Selected extract ▸
----
How we got where we are: From TCJA to OBBBA
As applicable to costs incurred in years beginning prior to 2022, Sec. 174 provided that research or experimental (R&E) expenditures could generally be fully expensed or, at the election of the taxpayer, amortized over a period of 60 months, beginning with the month in which the taxpayer first realizes benefits from the expenditures. Further, a taxpayer could elect under Sec. 59(e) to amortize a specified amount of Sec. 174 expenses over a period of 10 years. There was little to no variation in the way states treated these expenses, as federal adjusted gross income or taxable income was the starting point for state income, and there were generally no modifications for Sec. 174. A small number of states, including California, allowed a taxpayer to make a different election than they had made for federal income tax purposes.
In 2022, this all changed as the TCJA provisions took effect. These provisions required that all R&E expenditures be amortized over a period of five or 15 years, depending on whether the activity was performed in or outside the United States, respectively. Because of the varying effective dates of the adoption of the Code across the states, this change was not picked up in every state immediately. This resulted in a map where certain states still allowed full expensing under “old” Sec. 174 as it existed before the TCJA. A limited number of other states, such as Tennessee, that have rolling conformity to any changes to the Code, opted to legislatively decouple and instead adopt Sec. 174 as it existed prior to the TCJA or, as in the case of Indiana, provide a modification to allow a deduction of any otherwise undeducted federal expense.
----
Given entries ▸
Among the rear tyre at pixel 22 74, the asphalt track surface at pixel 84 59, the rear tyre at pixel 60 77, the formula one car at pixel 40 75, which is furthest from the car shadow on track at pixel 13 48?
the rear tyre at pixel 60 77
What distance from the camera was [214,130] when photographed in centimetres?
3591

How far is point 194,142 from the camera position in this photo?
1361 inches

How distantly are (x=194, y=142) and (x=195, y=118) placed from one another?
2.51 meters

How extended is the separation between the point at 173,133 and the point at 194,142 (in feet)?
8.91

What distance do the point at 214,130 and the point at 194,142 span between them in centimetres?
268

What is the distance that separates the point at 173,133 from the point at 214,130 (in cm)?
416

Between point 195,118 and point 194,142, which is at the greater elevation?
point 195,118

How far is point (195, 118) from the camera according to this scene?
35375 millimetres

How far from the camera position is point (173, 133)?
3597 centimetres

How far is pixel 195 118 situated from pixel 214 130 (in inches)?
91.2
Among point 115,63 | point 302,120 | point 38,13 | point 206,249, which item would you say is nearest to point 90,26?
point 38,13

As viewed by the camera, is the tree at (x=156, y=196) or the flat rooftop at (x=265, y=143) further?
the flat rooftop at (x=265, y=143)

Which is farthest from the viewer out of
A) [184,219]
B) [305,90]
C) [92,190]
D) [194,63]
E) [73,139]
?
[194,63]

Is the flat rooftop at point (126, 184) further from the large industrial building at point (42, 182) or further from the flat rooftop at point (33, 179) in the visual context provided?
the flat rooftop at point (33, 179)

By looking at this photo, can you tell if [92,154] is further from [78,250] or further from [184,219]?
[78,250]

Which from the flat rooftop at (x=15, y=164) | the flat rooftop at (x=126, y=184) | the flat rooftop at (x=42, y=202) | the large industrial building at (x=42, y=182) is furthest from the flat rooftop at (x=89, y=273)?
----
What to work on ▸
1. Please update the Sec. 174 passage from "In 2022, this" up to and including "undeducted federal expense.", putting "Tax Cuts and Jobs Act" in place of "TCJA".
2. Name every U.S. state mentioned in the Sec. 174 passage.

The solutions ▸
1.
In 2022, this all changed as the Tax Cuts and Jobs Act provisions took effect. These provisions required that all R&E expenditures be amortized over a period of five or 15 years, depending on whether the activity was performed in or outside the United States, respectively. Because of the varying effective dates of the adoption of the Code across the states, this change was not picked up in every state immediately. This resulted in a map where certain states still allowed full expensing under “old” Sec. 174 as it existed before the Tax Cuts and Jobs Act. A limited number of other states, such as Tennessee, that have rolling conformity to any changes to the Code, opted to legislatively decouple and instead adopt Sec. 174 as it existed prior to the Tax Cuts and Jobs Act or, as in the case of Indiana, provide a modification to allow a deduction of any otherwise undeducted federal expense.

2. California, Tennessee, Indiana